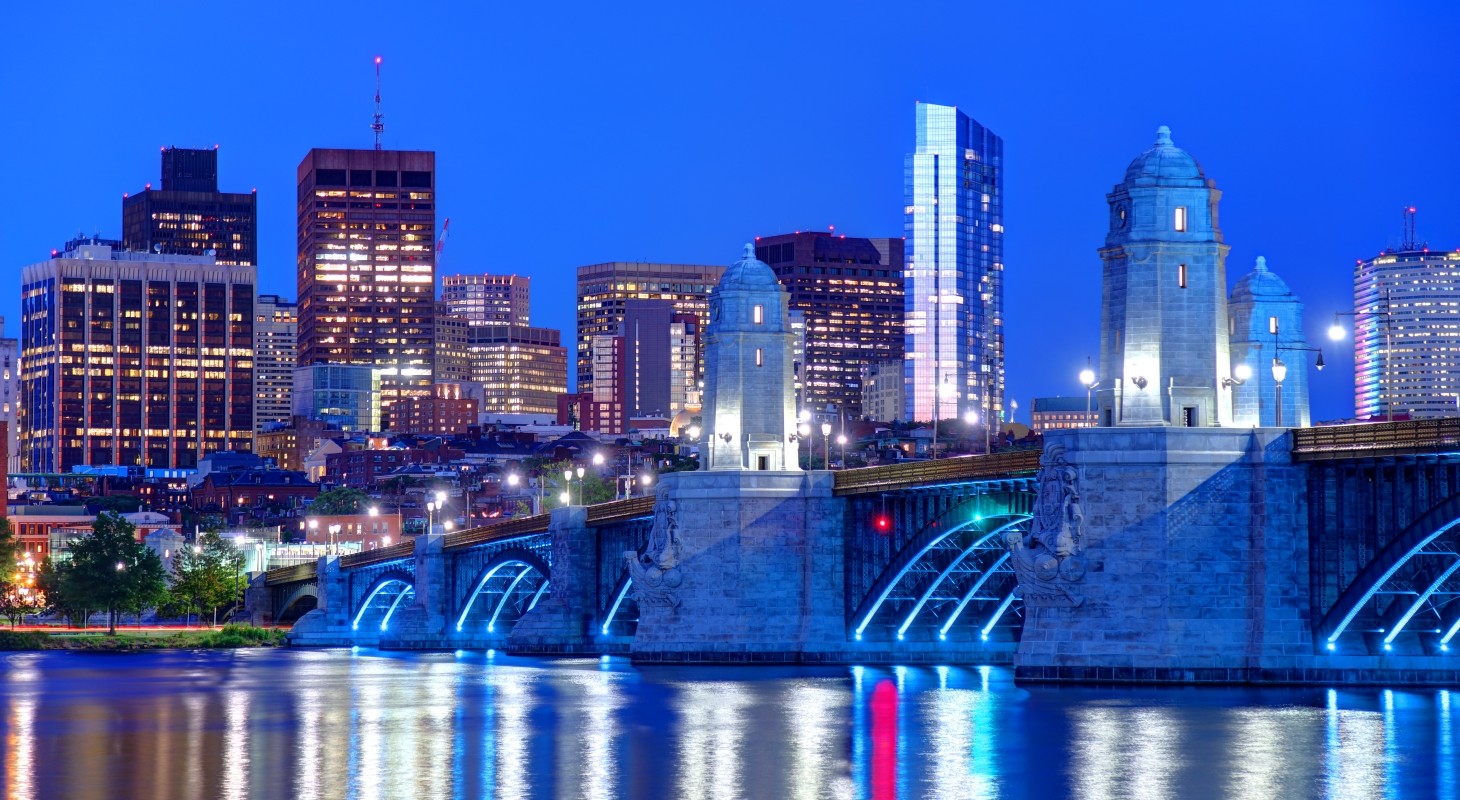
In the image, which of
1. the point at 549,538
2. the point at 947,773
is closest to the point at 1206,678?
the point at 947,773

▶ WRITTEN REQUEST: Copy the records above word for word, leaving out the pictures.

▶ CORRECT ANSWER:
In the image, which of
1. the point at 549,538
2. the point at 947,773
is closest to the point at 1206,678?
the point at 947,773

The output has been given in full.